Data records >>
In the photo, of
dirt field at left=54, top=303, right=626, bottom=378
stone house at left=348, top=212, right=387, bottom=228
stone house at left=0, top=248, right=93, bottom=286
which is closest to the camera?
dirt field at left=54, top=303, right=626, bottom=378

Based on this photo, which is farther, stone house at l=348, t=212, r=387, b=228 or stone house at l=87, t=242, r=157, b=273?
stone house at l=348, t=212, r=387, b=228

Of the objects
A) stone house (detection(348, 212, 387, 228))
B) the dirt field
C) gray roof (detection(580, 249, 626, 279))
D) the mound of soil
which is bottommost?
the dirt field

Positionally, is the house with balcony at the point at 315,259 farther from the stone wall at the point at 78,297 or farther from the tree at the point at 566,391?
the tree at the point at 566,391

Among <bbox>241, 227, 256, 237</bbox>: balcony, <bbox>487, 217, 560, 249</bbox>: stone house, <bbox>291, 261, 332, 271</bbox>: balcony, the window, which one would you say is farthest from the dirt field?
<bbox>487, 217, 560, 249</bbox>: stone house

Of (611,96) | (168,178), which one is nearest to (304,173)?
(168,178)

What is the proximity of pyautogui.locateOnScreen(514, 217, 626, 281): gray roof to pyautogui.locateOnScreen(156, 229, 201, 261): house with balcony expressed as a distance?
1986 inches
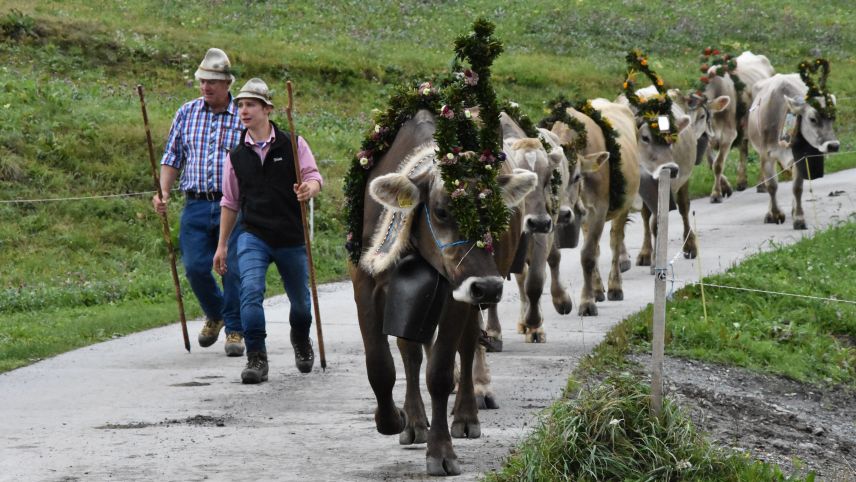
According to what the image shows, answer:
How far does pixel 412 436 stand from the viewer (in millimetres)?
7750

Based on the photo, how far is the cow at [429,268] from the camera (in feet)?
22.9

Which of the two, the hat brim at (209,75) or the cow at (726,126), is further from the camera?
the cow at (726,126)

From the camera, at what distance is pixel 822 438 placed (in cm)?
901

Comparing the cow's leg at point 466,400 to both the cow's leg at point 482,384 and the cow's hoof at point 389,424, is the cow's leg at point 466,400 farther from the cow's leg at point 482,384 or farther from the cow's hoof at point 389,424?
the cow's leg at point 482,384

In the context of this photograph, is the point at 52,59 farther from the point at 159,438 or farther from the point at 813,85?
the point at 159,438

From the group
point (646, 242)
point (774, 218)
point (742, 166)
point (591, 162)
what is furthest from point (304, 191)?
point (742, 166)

...

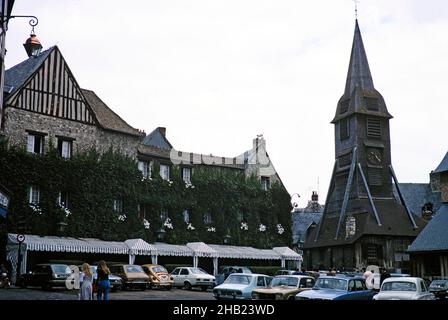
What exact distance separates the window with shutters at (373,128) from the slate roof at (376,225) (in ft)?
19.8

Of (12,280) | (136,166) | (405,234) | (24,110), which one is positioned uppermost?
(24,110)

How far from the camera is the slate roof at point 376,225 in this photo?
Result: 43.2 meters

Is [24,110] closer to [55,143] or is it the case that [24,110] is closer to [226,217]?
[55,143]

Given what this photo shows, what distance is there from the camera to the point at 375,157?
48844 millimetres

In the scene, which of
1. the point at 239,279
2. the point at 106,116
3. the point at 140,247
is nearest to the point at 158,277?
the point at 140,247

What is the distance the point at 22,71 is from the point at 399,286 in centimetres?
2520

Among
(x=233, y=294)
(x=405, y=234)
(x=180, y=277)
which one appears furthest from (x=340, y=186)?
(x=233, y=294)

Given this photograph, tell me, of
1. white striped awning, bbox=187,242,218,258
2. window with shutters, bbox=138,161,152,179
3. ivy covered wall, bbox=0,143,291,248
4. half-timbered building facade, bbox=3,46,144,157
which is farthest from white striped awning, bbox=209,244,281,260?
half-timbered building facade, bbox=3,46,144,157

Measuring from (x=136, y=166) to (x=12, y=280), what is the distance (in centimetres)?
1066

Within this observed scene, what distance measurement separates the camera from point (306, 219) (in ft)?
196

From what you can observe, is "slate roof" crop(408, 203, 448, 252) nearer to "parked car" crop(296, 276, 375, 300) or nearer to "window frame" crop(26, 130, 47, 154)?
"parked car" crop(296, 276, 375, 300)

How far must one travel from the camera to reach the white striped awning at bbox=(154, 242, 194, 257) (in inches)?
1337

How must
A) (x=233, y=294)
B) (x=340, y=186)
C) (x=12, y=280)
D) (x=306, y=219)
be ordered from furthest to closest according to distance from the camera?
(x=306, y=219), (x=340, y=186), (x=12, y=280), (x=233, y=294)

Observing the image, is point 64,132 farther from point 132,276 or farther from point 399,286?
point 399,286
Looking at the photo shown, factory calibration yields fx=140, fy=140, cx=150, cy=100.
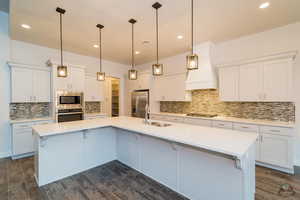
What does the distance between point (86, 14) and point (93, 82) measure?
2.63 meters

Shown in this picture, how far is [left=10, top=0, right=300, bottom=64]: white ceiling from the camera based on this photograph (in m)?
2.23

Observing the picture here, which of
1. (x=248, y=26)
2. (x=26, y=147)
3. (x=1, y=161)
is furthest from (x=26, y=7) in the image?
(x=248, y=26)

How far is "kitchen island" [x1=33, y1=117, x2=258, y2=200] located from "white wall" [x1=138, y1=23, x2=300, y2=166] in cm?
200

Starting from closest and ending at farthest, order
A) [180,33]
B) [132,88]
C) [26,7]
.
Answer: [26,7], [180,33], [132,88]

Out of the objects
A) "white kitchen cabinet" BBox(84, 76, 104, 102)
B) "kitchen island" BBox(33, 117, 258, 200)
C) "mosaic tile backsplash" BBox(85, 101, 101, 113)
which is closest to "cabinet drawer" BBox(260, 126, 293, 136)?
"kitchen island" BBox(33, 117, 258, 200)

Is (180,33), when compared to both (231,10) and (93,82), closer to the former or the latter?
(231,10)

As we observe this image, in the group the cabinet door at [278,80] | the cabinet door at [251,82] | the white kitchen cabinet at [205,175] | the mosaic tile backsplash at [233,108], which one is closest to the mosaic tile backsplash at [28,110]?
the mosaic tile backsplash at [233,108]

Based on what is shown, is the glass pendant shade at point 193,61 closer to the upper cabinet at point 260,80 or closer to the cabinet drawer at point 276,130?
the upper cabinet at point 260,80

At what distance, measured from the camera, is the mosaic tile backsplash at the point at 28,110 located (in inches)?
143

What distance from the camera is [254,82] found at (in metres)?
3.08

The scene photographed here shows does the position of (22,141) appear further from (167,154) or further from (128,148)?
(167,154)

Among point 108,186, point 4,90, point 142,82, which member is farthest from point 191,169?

--

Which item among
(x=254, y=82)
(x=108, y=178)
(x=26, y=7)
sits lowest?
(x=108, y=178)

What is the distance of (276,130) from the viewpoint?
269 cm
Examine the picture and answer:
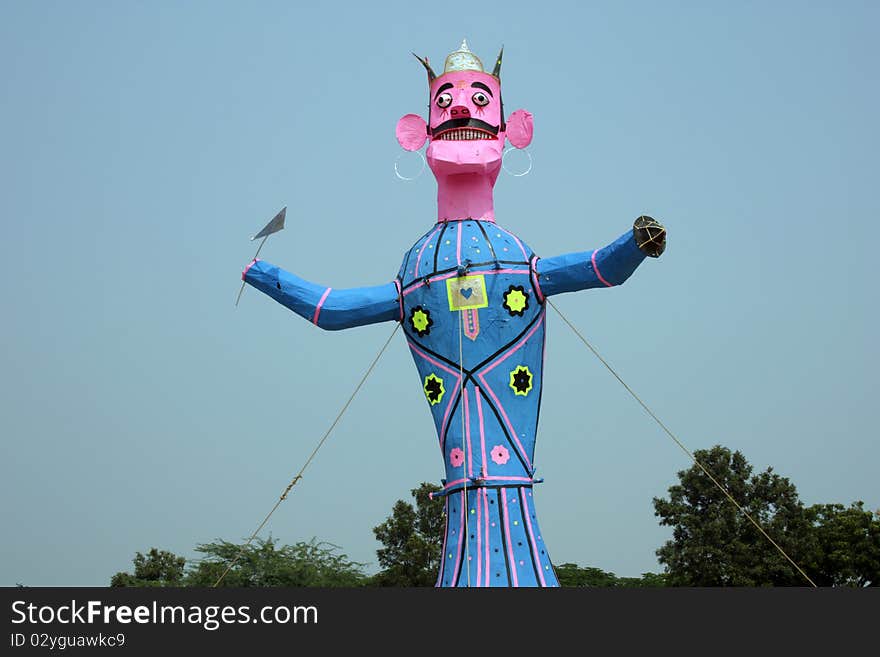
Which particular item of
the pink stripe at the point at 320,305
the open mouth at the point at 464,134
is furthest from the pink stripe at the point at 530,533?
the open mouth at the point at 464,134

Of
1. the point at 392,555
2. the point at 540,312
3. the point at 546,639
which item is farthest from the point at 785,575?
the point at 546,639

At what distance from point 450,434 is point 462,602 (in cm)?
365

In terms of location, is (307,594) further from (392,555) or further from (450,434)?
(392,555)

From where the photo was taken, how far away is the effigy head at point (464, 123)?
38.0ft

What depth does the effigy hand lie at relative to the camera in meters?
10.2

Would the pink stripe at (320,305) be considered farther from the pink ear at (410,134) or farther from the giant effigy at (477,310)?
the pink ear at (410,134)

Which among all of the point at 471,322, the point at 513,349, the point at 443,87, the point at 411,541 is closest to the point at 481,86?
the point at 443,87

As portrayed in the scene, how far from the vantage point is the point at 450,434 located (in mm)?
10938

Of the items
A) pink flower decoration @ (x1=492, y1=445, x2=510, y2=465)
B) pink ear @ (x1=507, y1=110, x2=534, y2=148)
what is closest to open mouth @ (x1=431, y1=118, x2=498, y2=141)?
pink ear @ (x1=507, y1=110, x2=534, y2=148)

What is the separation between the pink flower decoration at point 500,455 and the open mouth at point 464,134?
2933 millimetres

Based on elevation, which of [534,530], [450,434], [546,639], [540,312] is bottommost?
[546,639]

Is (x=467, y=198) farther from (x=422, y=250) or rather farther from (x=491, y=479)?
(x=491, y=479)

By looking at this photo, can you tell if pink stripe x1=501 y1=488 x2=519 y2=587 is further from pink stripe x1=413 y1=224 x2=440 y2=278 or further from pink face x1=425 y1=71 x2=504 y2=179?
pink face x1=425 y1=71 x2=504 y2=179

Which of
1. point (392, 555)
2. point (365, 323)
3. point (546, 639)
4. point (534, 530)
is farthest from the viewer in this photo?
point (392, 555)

TASK BRIEF >> Copy the stretch from the line containing "The scene photographed" through the line containing "Among point 108,186, point", reproducing each line exactly and nothing else.

RESPONSE TO THIS EXERCISE >>
The scene photographed here shows does the position of (22,141) appear further from (167,154) or further from (128,148)?
(167,154)

Among point 108,186, point 4,90, point 142,82, which member is farthest from point 191,169?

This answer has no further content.